Bagian Dua: Menuju Masa Lalu

Start from the beginning
                                    

Faust melangkahkan kakinya masuk dan pintu lemari tertutup secara otomatis. Jari makhluk itu menekan sebuah tombol berwarna kuning yang terdapat disisi kanan lift sebelum menurunkan Atha dari gendongannya.

"Kenapa bisa?"tanya Atha yang kini berdiri disamping makhluk itu.

Faust meliriknya melalui ekor mata."Karena bisa."jawabnya.

Atha mendenguskan nafas kesal, tangannya menarik lengan kaos Faust ketika lift tiba-tiba bergerak dengan cukup cepat. Faust menolehkan kepalanya untuk menatap Atha, kedua alisnya bertaut bingung.

"Kita kemana?"Atha bertanya seraya menatap Faust.

"Ke masa lalu, kamu bilang kamu ingin ketemu Nara lagi kan?"

Atha menganggukan kepalanya pelan lalu menunduk. Kedua matanya mendelik saat dia menyadari kalau dirinya masih memakai piyamanya dan tidak memakai sepatu apa pun sehingga kakinya langsung bersentuhan dengan lantai lift yang dingin. "Gue harus ganti baju dulu, bisa nggak kita balik ke kamar ?"tanya Atha lagi.

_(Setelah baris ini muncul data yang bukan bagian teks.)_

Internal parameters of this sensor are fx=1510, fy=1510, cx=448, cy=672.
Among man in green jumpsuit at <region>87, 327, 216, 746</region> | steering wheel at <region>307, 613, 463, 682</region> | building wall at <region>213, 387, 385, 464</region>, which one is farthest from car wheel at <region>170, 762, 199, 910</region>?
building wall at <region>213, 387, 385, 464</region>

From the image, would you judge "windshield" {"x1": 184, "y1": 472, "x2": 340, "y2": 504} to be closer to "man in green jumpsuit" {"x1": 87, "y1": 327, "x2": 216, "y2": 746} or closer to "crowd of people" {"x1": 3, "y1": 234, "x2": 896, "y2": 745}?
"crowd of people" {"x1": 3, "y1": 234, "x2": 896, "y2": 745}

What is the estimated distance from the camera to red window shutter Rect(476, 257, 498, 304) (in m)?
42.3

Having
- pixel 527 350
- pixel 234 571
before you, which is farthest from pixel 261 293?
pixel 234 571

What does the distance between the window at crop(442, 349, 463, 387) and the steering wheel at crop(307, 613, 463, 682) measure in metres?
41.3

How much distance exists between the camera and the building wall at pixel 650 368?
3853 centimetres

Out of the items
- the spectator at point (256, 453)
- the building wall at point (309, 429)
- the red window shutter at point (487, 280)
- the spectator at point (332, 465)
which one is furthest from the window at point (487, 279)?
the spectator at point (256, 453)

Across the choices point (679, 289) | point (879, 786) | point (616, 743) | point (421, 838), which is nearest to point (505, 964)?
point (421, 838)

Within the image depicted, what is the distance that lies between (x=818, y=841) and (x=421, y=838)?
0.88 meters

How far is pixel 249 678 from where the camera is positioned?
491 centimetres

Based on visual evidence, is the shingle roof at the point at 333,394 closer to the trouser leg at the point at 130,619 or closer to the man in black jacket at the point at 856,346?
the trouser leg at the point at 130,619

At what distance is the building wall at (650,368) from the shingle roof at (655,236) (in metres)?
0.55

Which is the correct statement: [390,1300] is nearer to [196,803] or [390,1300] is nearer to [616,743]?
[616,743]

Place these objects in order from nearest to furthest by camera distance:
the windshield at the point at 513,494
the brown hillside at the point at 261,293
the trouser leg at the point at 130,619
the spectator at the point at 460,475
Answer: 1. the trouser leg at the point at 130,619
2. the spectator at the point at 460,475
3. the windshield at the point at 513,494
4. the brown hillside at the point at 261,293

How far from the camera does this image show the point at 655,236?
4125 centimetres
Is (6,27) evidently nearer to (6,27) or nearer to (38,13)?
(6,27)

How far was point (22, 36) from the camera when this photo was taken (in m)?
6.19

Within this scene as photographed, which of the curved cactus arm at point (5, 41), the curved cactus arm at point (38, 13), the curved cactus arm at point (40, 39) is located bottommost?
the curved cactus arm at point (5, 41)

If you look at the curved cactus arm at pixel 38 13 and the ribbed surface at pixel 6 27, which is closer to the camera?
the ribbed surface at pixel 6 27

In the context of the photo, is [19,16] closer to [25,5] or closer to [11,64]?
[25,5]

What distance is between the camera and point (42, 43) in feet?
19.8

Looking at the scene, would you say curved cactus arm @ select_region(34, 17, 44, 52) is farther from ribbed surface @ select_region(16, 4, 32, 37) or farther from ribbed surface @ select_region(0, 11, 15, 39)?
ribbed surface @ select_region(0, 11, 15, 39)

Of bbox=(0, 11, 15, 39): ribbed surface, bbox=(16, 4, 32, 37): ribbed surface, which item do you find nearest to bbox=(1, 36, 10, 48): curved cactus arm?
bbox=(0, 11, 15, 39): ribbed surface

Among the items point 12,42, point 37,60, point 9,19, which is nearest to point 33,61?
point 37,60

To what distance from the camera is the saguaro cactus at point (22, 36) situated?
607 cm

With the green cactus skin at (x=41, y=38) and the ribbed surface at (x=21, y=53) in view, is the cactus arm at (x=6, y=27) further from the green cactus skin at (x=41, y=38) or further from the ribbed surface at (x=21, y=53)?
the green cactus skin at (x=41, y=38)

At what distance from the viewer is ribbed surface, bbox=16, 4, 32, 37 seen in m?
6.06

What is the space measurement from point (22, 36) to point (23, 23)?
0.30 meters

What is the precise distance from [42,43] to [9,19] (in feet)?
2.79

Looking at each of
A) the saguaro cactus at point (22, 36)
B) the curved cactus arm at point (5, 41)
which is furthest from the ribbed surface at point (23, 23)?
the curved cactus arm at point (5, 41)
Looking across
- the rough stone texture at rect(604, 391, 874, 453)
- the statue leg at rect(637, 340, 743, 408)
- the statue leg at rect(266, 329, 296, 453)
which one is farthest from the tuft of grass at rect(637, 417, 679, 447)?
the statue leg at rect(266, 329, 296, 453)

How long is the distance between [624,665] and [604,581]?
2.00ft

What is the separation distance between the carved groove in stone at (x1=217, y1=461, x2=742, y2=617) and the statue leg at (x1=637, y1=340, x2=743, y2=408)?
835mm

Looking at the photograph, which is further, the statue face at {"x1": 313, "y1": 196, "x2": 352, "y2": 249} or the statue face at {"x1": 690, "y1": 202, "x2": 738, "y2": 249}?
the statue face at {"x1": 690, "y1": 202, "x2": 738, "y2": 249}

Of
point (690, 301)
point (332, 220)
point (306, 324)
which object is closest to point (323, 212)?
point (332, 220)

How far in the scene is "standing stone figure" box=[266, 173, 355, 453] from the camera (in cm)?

Faust kali ini menatapnya dari atas hingga bawah berulang kali, jari telunjuknya mengetuk-ngetuk dagunya. Dia sedang memikirkan pakaian yang cocok dikenakan oleh Atha.

Mulut Faust lalu mengucapkan sebuah mantra dan lagi-lagi dalam satu kedipan mata, Atha dibuat menganga kecil ketika mendapati piyamanya sudah diganti dengan kaos putih yang tertutupi oleh kemeja kotak-kotak berwarna merah, sepatu snickers berwarna hitam, dan jeans belel.

"Selera yang bagus, Faust."ucap Atha.

Dentingan lift yang tiba-tiba berhenti membuat keduanya menoleh kearah pintunya. Atha mengedipkan matanya dan kemudian melirik Faust. Makhluk itu sepertinya kurang asupan ekspresi karena sedaritadi dia hanya memasang wajah datar.

"Tunggu apa lagi?ayo keluar. Dibalik pintu lift sana, ada kehidupan masa lalu yang Nara jalani."Faust mengatakannya sambil memegang kedua pundak Atha dan mendorongnya pelan kearah pintu lift. Atha meneguk ludahnya, kedua matanya bergantian menatap Faust dan pintu lift. Beberapa saat setelahnya Atha melangkah maju namun tiba-tiba saja sebuah tangan menahan pergelangan tangannya.

"Kenapa Faust?"

"Cuman ingin memperingatkan kamu―jangan mengubah apa pun yang bisa mengubah masa sekarang yang kamu jalanin."jawab Faust. Kali ini ekspresinya terlihat serius.

Sesaat kemudian pintu lift terbuka secara otomatis, Atha mengangkat sebelah alisnya saat menyadari pandangan didepannya hanyalah kabut putih. Belum sempat membuka mulut untuk bertanya lagi kepada Faust, makhluk itu mendorongnya lagi hingga Atha keluar dari lift. Dan kali ini, tubuh Atha langsung melayang jatuh kebawah.

》》》

Tenggorokan Atha tercekat, teriakannya tertahan di lidah. Atha menyadari tubuhnya kini terjatuh kebawah, menembus kabut yang ternyata adalah awan. Tangannya terlentang lebar kesamping seiring pemandangan dibawahnya lama-lama membesar. Gedung-gedung pencakar langit dan kehidupan lainnya dibawah sana.

Atha menutup kedua mata dan meneriakkan nama Faust berulang kali dalam hati. Atha phobia ketinggian, jantungnya terasa seperti akan melompat dari tempatnya.

"Faust!"Atha berteriak panik saat dirinya semakin lama semakin dekat dengan daratan.

Detik selanjutnya, Atha merasakan sebuah tangan meraih pinggangnya. Memeluknya erat. Seketika membuat Atha menolehkan kepala dan menyipitkan mata saat sinar matahari menyilaukan matanya. Faust ada disana, memeluknya dengan sepasang sayap hitamnya yang membentang di udara dan bergerak perlahan. Atha bisa merasakan deru nafas makhluk itu dan mata hitamnya yang terlihat jernih.